Inventory is a retailer’s most significant investment, and knowing how to manage inventory effectively is a key to success. You want to maintain adequate supply to meet customer demand, so you’re not turning away disappointed shoppers and losing sales because of outages. But you also don’t want to get stuck with an excess of items that aren’t selling. When that happens, it’s time to implement retail markdown strategies; and your point of sale (POS) solution can help. Here’s what you should know about markdowns.
Why Markdowns Matter
You need to keep your inventory moving. Products that are stagnant on your shelves are a chunk of capital that you can’t use; plus, they’re incurring maintenance costs (e.g., warehouse storage) and taking up valuable space that could be used for other items that would sell faster and at full price. Retail markdown strategies can help you recoup some of your investment on those purchases.
Markdowns vs. Discounting
Markdowns should not be confused with sales or discounts, as they work differently. A discount is a temporary price reduction offered for a special promotion or event, or offered to a specific subset of customers—for example, student, senior citizen, or military discounts — in order to attract more customers from that particular demographic. A markdown is a permanent reduction of the initial asking price, and the main goal is to clear out inventory that isn’t selling. You should avoid having too many sales or discounts, because customers will stop buying at full price if they know they won’t have to wait long for a sale. You also risk devaluing the brand prestige and perceived quality of your items if you’re constantly slashing prices. Apply your markdowns judiciously for best results.
When to Markdown
Every product has a shelf life—particularly in fashion, where trends can shift quickly, and hanging on to non-performing items hoping to still get full price is counterproductive. Many items are seasonal: you don’t want to have a store full of bathing suits and flip-flops when customers are ready to start buying sweaters and scarves. Or perhaps you simply misjudged consumer demand, and an item you thought would be popular, isn’t.
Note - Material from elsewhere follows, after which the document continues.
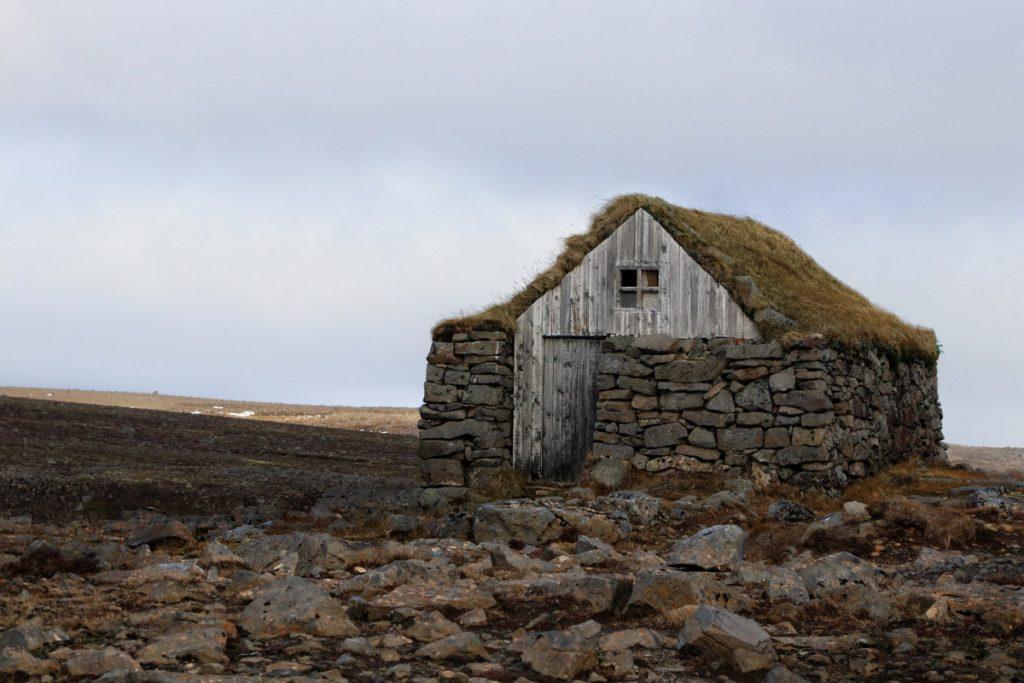 Hooglanden in de Westfjorden IJsland Reislegende - Reislegende.nl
So how do you know when and how much to markdown? Every store owner will have different factors to consider, but here is a good general guideline to start with when products aren’t moving:
- After 60 days: markdown 30%
- After 75 days: markdown 50%
- After 90 days: markdown 70%
The sales data from your POS system will help you identify which items are performing poorly and may need to be marked down, and it will help you gauge the effectiveness of your reductions.
Benefits of Markdowns
Retail markdown strategies can have a positive impact on your business. They can rejuvenate your cash flow, releasing money that was tied up in stock sitting on your shelves. They can free up store space for new products that will entice buyers and will sell at full price. And they can be learning experiences that will help you make better purchasing decisions in the future.
Big Data and Forecasting
While retail markdown strategies are useful, a better goal is to minimize the need for them by optimizing your inventory levels and avoiding overstocks. The right POS system will provide a wealth of historical data that you can leverage for strategic forecasting of consumer demand. Analyzing previous inventory performance will help you make informed decisions about which items to stock, in what quantities, at which store locations. An integrated omnichannel retail store should have visibility across all locations and access to data from all sales channels, making forecasting better so your inventory will keep moving at full price.